What this task involves:
In the listing below, find the line containing "Give a furthest-to-closest ordering of". Write out that line and every line after it to the end, exactly and only those.
━━ Data listing
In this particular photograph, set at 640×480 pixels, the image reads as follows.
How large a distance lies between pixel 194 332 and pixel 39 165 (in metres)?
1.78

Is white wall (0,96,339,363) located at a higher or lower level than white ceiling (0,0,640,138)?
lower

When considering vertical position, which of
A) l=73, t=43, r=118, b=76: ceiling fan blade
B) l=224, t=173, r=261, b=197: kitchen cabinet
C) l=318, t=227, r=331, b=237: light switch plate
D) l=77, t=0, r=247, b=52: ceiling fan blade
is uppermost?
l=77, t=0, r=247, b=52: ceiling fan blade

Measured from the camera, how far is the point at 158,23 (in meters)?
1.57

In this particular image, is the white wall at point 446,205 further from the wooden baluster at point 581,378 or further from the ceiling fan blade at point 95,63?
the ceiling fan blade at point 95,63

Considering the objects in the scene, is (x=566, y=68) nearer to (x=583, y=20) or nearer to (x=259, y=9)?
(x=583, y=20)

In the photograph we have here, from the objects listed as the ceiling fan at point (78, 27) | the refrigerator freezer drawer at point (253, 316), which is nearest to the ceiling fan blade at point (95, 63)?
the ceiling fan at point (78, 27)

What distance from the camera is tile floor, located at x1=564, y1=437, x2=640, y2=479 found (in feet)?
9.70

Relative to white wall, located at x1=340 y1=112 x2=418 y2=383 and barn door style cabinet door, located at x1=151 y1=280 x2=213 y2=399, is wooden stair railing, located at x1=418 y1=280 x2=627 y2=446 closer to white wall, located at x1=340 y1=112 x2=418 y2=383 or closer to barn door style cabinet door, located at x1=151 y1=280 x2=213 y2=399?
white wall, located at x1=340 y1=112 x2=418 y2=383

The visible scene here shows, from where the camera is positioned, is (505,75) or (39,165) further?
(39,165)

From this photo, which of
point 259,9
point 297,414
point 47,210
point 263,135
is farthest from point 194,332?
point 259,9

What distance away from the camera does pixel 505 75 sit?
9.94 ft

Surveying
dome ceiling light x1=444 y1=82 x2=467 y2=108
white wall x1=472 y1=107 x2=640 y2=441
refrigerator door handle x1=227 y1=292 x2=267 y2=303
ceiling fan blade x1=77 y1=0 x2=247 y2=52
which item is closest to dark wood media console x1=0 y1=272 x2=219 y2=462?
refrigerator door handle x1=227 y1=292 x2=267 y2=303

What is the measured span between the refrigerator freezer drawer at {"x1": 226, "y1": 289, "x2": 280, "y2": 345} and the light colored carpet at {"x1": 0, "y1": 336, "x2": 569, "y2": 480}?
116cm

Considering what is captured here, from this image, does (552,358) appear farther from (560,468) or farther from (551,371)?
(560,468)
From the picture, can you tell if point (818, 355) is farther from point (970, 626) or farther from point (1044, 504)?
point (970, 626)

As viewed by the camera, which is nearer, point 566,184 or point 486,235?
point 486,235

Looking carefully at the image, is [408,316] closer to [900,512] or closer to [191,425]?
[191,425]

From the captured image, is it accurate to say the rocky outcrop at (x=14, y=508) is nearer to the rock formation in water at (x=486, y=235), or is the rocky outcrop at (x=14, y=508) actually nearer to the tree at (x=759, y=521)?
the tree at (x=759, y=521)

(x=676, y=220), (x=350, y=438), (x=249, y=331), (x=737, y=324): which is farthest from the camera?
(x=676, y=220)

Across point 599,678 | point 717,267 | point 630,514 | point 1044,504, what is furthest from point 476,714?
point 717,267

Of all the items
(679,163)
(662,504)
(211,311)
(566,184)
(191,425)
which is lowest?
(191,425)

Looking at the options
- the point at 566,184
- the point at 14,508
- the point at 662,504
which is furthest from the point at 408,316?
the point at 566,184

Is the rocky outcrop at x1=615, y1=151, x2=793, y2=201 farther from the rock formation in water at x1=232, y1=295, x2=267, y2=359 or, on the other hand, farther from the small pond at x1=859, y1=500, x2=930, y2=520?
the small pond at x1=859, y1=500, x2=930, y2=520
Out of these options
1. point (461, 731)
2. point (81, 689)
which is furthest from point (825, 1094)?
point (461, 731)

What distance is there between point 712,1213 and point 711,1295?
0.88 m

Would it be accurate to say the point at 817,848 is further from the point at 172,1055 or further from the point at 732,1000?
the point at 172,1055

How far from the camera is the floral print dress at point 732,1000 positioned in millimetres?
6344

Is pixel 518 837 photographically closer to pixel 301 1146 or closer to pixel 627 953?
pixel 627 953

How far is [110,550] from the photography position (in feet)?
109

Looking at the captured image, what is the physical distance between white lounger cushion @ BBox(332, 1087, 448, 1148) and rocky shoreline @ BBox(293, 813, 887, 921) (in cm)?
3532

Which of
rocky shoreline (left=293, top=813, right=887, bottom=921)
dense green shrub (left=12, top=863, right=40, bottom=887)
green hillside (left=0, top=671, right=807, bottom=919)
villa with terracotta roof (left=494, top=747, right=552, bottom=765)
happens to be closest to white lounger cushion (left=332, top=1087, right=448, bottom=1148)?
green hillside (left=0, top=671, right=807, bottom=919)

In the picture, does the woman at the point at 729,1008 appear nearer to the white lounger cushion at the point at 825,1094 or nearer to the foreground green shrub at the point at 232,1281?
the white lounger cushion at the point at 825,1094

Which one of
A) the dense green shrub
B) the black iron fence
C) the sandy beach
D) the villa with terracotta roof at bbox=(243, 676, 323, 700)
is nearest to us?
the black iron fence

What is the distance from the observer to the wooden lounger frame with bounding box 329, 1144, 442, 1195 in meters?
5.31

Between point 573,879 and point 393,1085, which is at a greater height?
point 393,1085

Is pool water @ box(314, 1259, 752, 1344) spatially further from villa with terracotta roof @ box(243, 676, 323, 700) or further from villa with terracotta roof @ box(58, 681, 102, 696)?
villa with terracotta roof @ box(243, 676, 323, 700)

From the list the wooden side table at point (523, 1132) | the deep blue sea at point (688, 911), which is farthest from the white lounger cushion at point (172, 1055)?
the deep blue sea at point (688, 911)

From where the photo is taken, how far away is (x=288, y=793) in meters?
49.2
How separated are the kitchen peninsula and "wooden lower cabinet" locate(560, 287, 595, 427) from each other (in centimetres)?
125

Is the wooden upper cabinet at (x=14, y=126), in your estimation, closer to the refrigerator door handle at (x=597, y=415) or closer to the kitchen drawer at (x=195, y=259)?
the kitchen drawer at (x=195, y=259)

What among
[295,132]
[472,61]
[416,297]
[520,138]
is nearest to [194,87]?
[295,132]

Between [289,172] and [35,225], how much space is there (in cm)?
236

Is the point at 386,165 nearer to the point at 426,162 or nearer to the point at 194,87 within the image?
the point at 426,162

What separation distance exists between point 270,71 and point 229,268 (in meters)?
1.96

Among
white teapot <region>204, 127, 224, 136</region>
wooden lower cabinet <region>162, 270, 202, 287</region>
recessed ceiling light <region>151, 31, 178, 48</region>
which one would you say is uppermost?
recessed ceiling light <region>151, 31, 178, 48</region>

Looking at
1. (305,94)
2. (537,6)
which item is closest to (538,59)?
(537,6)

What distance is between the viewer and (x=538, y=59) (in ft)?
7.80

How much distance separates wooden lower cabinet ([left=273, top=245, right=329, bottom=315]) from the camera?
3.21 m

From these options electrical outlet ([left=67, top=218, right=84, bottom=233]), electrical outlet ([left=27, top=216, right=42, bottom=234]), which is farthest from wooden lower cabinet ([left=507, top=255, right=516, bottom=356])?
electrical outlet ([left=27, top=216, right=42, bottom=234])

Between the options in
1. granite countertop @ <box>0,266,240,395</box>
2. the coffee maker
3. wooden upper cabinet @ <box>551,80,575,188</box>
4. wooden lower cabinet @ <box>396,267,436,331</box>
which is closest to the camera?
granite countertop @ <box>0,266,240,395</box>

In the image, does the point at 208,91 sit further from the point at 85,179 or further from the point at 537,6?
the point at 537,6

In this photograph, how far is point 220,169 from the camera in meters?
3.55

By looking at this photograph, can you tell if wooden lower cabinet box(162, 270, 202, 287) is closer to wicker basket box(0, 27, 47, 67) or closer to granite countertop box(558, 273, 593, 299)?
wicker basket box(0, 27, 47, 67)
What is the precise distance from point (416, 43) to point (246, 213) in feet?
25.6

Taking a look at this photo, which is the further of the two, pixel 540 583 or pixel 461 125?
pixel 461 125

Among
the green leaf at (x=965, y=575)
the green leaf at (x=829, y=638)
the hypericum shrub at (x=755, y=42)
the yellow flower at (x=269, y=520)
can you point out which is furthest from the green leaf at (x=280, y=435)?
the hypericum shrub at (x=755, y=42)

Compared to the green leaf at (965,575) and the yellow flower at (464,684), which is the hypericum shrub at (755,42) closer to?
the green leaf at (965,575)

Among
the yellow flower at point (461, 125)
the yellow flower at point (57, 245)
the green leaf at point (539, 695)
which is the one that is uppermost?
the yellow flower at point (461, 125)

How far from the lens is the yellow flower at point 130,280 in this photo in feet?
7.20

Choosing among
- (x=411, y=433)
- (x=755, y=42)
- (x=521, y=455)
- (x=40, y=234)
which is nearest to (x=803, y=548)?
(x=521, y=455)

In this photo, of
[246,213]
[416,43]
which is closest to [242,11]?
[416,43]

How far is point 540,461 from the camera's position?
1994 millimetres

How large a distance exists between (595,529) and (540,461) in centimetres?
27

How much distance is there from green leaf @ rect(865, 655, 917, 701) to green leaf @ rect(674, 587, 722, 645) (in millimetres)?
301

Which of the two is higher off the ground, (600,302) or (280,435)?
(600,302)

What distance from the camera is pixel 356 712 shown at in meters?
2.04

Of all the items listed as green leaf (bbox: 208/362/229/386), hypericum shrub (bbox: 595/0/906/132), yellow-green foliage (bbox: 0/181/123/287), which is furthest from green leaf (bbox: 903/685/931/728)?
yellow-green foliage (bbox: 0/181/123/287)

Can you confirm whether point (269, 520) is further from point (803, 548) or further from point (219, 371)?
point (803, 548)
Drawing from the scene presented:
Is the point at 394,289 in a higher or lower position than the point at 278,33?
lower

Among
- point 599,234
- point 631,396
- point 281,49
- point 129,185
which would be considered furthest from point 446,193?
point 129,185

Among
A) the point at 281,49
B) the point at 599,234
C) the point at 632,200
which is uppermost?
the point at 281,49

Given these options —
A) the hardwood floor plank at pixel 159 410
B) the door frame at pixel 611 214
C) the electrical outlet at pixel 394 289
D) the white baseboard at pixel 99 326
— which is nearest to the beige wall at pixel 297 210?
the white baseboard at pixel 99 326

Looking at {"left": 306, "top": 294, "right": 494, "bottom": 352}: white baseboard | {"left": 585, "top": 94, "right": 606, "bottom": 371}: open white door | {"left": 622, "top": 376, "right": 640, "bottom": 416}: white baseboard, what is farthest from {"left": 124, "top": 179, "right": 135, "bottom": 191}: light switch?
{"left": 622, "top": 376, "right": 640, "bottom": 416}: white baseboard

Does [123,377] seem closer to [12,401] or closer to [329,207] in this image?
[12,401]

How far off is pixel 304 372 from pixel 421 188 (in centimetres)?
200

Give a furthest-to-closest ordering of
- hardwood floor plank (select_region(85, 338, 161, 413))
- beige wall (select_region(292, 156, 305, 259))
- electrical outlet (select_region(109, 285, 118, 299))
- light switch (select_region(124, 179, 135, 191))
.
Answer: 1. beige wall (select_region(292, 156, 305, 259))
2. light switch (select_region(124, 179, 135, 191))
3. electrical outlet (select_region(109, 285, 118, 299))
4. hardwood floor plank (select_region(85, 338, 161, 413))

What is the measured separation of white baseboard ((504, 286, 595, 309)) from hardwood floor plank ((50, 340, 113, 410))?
━━━━
In response:
Give a furthest-to-closest ordering of
- hardwood floor plank (select_region(85, 338, 161, 413))
- beige wall (select_region(292, 156, 305, 259))
- electrical outlet (select_region(109, 285, 118, 299))
- light switch (select_region(124, 179, 135, 191))
.
Answer: 1. beige wall (select_region(292, 156, 305, 259))
2. light switch (select_region(124, 179, 135, 191))
3. electrical outlet (select_region(109, 285, 118, 299))
4. hardwood floor plank (select_region(85, 338, 161, 413))

What is the measured separation of white baseboard ((504, 286, 595, 309)) from hardwood floor plank ((50, 340, 113, 410))?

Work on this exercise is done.